Русский большевизм погиб в самую минуту победы, исполнив единственную свою миссию — заключенную в доведении до абсурда всех родовых признаков русской общественной мысли. Посмотрите сами, много ли общего у сегодняшней российской власти с тем большевизмом, который провозгласил когда-то свободу печати, мир, хлеб и прочие превосходные вещи. Все эти лозунги отброшены за ненадобностью, а на лицах г. Ленина и его сподвижников читается страшная растерянность людей, которых использовал и выбросил на свалку таинственный дух истории. Все замерло в ожидании новой силы, которая возрастет на руинах русского самодержавия (выродившегося в Николая Романова) и русской революции (дошедшей до большевистской неразборчивости в средствах). Приметы этой третьей силы я вижу, с одной стороны, в цензуре и почти тотальной мобилизации, в разговорах о «пролетарской» диктатуре, с другой же — в сообществе свободных художников, которым, безусловно, нет резона, покупать себе расположение новой власти. Скорей уж власть должна привлечь их на свою сторону, — и то, что она заботится о прокормлении художника, само по себе способно внушить надежду.
Те, кто берется сегодня действовать в союзе с новой властью, пока не сознающей себя, — идут на немалый риск, ибо власть эта вполне может оказаться людоедской. Но чтобы она не оказалась таковой — нужно внушать ей человеческие законы, обучать ее уважению к искусству и предостерегать от ошибок прежних российских правителей. Пусть отряд доблестных героев, объединившихся под знаменем «Мы говорили!», не раз еще бросит нам в лицо упрек за все неудачи и погрешности этой власти. Пусть! Они всегда будут правы — и всегда мертвы, ибо ошибается только живущий. Это и есть главная его примета».
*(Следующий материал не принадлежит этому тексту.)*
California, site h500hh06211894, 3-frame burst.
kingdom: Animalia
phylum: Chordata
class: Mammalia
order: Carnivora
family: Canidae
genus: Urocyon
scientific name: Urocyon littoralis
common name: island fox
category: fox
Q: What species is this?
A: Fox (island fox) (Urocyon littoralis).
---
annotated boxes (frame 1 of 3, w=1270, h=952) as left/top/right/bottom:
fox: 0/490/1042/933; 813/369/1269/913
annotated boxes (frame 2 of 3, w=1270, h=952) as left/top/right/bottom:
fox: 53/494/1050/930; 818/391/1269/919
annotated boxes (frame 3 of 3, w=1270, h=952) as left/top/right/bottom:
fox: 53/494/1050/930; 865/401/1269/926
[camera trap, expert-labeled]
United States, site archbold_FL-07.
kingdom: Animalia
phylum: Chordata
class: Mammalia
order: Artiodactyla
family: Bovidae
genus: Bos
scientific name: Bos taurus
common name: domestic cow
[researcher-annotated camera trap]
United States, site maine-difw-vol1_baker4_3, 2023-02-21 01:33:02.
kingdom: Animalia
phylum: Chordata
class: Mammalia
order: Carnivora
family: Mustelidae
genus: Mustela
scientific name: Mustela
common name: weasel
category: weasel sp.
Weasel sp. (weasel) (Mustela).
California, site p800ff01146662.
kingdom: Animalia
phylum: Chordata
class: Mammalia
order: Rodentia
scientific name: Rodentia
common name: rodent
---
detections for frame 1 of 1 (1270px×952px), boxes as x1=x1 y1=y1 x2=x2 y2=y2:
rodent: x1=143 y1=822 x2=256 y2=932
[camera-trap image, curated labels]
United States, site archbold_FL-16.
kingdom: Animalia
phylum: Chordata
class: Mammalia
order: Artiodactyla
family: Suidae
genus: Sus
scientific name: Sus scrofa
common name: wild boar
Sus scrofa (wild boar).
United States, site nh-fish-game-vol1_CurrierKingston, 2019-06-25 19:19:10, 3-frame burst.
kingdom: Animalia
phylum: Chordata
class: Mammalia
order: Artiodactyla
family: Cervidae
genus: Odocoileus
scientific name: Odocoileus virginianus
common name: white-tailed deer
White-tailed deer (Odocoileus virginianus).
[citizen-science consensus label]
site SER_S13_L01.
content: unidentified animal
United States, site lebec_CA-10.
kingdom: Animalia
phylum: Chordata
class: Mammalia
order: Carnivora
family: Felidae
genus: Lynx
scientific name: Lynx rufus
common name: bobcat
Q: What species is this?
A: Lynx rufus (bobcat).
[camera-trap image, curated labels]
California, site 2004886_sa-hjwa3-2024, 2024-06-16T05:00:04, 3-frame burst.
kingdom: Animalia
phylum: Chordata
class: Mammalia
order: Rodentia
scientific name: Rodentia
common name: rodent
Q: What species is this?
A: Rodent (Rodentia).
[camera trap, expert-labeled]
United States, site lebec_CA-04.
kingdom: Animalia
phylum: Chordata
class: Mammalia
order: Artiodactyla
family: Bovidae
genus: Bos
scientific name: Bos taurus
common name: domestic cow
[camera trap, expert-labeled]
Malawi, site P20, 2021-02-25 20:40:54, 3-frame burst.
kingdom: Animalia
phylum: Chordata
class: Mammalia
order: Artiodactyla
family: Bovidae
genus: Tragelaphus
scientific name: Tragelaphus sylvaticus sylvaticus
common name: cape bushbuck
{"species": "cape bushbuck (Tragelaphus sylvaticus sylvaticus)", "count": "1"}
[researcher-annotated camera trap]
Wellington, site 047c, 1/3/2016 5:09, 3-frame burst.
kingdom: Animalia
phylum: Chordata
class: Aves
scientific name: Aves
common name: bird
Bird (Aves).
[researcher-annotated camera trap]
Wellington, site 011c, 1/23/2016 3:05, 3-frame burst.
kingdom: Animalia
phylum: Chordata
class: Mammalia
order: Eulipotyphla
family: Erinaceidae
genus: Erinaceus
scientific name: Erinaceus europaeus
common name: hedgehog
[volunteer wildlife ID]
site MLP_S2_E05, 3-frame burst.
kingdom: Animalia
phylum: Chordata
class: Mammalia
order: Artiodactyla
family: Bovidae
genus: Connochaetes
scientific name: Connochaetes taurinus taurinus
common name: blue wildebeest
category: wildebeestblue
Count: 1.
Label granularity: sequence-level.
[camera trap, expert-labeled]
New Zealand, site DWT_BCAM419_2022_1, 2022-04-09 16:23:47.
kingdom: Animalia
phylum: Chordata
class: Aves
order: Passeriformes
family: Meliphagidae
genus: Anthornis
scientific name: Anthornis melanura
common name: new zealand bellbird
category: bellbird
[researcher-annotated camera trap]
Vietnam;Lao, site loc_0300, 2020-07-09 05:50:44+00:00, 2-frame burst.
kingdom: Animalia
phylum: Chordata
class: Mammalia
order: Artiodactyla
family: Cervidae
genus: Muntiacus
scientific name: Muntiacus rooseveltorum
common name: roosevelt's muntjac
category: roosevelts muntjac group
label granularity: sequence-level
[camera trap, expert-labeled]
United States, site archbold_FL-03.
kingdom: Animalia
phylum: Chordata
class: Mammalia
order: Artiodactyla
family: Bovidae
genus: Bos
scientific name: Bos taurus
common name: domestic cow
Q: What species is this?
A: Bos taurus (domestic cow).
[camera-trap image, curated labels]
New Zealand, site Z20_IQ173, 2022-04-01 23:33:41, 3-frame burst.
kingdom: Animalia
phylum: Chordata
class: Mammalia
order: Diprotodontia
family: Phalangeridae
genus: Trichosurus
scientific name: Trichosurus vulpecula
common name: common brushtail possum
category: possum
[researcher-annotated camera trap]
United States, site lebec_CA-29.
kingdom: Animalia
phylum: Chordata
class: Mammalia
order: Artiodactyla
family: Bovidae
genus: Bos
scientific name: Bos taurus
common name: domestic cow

Арбузьев как будто говорил дело, более того — многие его мысли были словно подслушаны у Льговского, однако еще Хламида заметил, что ничто нас так не уязвляет, как солидарный с нами пошляк. Самое ужасное заключалось в том, что Крестовский вождь Корабельников был не прочь воспользоваться ситуацией: всякий поэт желает быть единственным, но не с государственной же помощью! В искусстве для него существовали чистые и нечистые, свои и чужие, — и отчаянная тоска этого разделения не давала Льговскому спать. Они ушли из Елагина дворца не потому, что хотели бороться, а потому, что их выгнали, — Корабельников же, которого никто не звал, сам заявился сюда делать из них боевой отряд. В искусстве не бывает боевых отрядов, победы одерживаются без помощи запретов. Уйду, уйду.
Но окончательно он решился уйти в день, когда Соломин привел попа.
Поп явился в три часа пополудни. Льговский только что вернулся из нетопленой Публичной библиотеки с грудой ценных выписок, все по восемнадцатому веку (к едва освоенному опыту которого, без сомнения, должна была теперь обратиться русская поэзия). Все фантастические тезисы, весело и напряженно обдумываемые по пути на Крестовский, остались у него в голове: сесть за письменный стол ему пришлось только в половине шестого, и не для работы. Он вошел, как выяснилось, через минуту после попа.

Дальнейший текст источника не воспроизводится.